Tarefas a fazer >>
a. No texto sobre o assédio comercial, por que motivo ninguém castiga as práticas ilegais das empresas?
b. Transcreva do texto sobre o assédio comercial o trecho que começa em "Perceber o que" e termina em "desafia ou vigia!".
c. Indique se cada afirmação está de acordo com o texto sobre o assédio comercial, respondendo sim ou não e citando as palavras do texto que o decidem: (i) o artigo saiu no DN em 12 de março de 2017; (ii) já existe legislação que proíbe o assédio comercial; (iii) o primeiro comentário afirma que os serviços públicos essenciais em Portugal estão todos privatizados.

Algumas práticas destas empresas, públicas ou privadas, são simplesmente ilegais. Como tanta gente lhes deve emprego ou investimento, ninguém as castiga. Nem sequer se faz legislação que proíba o assédio comercial.

Perceber o que “eles” fazem exige tempo, sabedoria, paciência, letras, advogados e recursos. Quer isto dizer, esquecer. Por outras palavras, dar milhões a ganhar às empresas. Privados ou públicos, estes serviços teriam de responder, respeitar e servir. Não o fazem. E gabam-se da sua agressividade. Uma coisa é certa: ninguém os desafia ou vigia!


DN, 12 de Março de 2017

2 comentários:

Anónimo disse...

É pena que “os amigos da sociedade civil” que AB tanto defende não tenham previsto que as privatizações iriam “dar milhões a ganhar às empresas” e permitir a “agressividade” do ”assédio comercial”, prejudicando com isso os serviços públicos. Não vale aqui misturar empresas públicas e privadas, uma vez que os serviços públicos essenciais em Portugal estão todos privatizados! Infelizmente, digo eu!

Já agora, “utilidade pública” é um conceito jurídico…

Sílvia

bea disse...

Desgosta-me a agressividade comercial. Desgosta-me a falta de princípios que a acompanha. Desgosta-me que os jovens entrem por essa via de vender um produto a qualquer preço. Mas também me desgostam as pessoas que por uma ninharia mudam desta para aquela companhia, só porque lucram um nada; saltitam de um a outro lado numa mesquinhice que é miséria moral.Talvez em Portugal como no resto do mundo. Mas é aqui que vivo.

Dados de origem >>
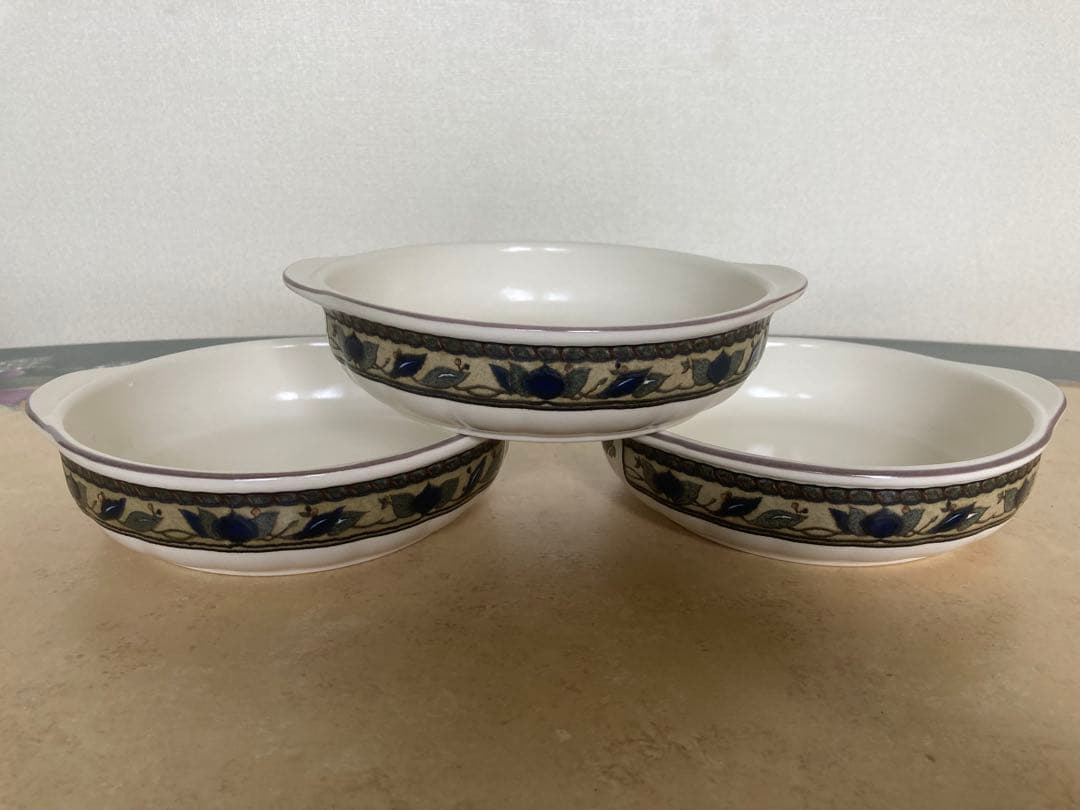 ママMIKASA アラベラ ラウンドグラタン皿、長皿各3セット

---

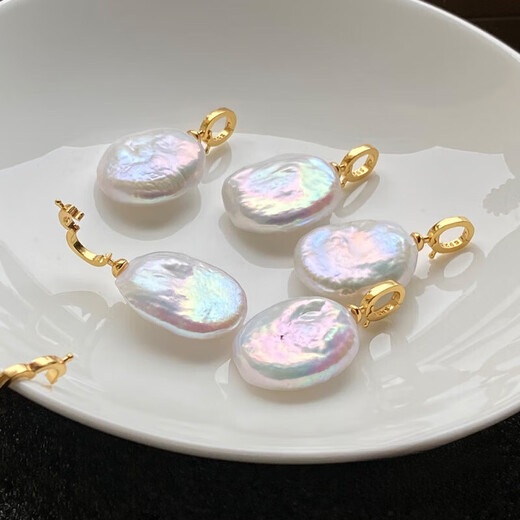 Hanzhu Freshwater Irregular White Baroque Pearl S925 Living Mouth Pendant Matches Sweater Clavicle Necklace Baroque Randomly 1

...

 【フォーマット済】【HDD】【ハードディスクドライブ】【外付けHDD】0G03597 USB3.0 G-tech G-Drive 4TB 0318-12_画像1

Respostas por item >>
a. Porque tanta gente lhes deve emprego ou investimento.

b.
Perceber o que “eles” fazem exige tempo, sabedoria, paciência, letras, advogados e recursos. Quer isto dizer, esquecer. Por outras palavras, dar milhões a ganhar às empresas. Privados ou públicos, estes serviços teriam de responder, respeitar e servir. Não o fazem. E gabam-se da sua agressividade. Uma coisa é certa: ninguém os desafia ou vigia!

c.
(i) Sim: "DN, 12 de Março de 2017".
(ii) Não: "Nem sequer se faz legislação que proíba o assédio comercial."
(iii) Sim: "os serviços públicos essenciais em Portugal estão todos privatizados!"